Exercise requirements |
All that is wanted is an exact copy of the line containing "Interacting vote fraction: 0%." and the lines after it, through the end of the records.

Supplied records |

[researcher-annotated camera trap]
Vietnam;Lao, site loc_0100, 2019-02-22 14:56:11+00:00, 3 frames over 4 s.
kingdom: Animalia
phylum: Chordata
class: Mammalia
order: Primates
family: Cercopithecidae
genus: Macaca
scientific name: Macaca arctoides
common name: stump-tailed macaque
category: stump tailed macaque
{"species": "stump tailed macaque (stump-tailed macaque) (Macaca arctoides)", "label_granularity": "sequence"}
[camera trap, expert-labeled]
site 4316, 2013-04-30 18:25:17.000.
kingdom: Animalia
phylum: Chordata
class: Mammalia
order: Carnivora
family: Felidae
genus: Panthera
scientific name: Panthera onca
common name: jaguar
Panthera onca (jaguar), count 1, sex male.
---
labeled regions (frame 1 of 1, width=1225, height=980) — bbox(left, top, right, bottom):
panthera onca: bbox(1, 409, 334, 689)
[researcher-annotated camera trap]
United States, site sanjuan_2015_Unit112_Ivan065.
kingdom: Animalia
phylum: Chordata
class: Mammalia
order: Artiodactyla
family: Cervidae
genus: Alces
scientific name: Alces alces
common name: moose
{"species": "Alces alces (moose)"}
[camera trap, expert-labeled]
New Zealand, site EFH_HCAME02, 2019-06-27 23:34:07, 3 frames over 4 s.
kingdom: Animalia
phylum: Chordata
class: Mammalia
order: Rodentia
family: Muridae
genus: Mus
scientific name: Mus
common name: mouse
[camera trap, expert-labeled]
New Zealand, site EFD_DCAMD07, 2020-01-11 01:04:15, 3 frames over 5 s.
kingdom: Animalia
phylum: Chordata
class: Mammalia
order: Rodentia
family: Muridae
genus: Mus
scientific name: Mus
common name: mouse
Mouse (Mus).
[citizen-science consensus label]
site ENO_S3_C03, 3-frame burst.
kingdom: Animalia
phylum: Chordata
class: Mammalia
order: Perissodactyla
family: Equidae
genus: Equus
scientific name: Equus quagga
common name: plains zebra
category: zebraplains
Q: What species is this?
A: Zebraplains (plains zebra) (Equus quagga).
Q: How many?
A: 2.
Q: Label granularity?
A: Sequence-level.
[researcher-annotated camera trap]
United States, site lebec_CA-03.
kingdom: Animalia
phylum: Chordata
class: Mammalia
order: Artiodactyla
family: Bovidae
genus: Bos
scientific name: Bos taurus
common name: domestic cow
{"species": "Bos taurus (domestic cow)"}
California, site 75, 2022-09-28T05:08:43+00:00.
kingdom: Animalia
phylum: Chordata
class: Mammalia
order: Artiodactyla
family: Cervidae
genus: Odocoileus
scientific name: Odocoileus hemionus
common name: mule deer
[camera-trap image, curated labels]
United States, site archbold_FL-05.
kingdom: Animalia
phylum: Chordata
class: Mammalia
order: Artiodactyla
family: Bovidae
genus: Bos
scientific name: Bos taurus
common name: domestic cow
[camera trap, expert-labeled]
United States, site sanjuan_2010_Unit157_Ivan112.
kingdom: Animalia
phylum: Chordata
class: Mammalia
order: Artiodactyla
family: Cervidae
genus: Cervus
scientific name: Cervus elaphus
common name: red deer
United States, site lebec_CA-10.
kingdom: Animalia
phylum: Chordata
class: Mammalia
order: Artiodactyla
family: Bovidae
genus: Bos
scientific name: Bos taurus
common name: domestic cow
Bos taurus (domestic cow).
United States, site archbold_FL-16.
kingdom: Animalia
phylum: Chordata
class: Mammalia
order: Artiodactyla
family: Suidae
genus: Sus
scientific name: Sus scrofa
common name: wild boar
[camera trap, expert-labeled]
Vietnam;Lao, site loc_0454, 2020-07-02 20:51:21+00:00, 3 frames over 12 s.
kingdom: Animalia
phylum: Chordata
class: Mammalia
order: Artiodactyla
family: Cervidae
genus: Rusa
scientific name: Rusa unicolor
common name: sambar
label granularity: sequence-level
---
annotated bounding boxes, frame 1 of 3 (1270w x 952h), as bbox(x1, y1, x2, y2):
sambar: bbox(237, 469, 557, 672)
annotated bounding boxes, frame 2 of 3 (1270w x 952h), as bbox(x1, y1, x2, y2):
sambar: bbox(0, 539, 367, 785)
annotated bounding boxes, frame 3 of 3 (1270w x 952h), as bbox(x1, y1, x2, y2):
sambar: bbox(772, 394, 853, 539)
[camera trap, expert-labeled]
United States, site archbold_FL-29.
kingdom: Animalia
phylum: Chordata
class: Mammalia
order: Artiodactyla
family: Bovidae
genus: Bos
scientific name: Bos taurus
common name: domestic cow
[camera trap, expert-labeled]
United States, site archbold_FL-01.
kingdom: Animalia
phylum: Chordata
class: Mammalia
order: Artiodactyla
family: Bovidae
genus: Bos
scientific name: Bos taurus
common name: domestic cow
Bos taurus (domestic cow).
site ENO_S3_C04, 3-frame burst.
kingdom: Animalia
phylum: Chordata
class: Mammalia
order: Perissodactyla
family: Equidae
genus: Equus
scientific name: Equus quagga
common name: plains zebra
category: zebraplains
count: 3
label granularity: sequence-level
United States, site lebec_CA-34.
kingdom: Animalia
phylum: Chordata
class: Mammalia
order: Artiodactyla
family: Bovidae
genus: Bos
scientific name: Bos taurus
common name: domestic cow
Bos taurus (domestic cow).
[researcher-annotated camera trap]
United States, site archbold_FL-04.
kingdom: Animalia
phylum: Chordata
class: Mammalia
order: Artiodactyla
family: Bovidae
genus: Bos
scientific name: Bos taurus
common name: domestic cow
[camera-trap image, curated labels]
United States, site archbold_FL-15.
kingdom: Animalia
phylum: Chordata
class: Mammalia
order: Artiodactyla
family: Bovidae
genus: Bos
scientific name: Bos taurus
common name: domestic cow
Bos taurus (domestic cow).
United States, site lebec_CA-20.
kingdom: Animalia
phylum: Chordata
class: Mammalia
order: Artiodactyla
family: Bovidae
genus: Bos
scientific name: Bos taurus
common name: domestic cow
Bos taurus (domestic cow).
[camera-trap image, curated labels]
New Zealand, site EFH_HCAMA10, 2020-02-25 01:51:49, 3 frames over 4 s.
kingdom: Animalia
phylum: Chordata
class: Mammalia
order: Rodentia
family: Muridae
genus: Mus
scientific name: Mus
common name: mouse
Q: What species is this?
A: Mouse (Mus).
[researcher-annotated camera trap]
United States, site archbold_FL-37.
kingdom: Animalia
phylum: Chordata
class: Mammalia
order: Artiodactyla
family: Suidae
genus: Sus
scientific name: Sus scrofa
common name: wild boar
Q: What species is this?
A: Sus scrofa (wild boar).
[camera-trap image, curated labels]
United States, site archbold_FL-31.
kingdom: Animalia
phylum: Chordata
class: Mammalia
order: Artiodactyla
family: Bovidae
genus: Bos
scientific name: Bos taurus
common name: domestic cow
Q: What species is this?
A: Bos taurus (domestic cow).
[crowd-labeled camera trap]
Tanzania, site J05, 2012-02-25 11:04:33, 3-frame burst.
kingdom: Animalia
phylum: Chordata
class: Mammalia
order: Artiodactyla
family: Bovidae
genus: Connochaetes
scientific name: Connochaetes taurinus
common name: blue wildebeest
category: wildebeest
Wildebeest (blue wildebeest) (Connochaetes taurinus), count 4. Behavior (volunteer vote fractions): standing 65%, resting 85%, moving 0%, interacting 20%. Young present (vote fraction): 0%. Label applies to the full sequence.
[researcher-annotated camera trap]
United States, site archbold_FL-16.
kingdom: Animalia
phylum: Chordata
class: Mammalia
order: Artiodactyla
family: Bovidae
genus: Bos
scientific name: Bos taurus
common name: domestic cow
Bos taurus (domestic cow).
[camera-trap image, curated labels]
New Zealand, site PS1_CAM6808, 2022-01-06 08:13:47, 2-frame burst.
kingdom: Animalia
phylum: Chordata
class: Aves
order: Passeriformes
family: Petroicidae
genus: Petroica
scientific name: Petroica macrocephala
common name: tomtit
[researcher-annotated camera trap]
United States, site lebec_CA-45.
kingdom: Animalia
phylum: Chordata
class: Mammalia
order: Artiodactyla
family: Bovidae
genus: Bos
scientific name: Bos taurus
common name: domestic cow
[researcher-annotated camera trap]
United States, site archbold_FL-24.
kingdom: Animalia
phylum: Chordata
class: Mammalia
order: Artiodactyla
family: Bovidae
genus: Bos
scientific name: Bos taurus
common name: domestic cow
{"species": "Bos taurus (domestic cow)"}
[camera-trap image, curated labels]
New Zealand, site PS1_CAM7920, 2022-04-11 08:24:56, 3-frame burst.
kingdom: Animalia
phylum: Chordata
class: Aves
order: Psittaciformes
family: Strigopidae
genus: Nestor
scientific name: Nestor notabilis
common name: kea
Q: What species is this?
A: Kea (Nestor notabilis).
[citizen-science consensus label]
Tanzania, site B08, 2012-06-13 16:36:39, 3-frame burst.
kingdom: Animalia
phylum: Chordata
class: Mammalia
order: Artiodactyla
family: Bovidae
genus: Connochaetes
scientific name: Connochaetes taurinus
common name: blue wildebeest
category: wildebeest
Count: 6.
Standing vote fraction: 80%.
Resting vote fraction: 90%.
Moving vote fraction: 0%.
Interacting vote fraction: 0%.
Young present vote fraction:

Task result |
Interacting vote fraction: 0%.
Young present vote fraction:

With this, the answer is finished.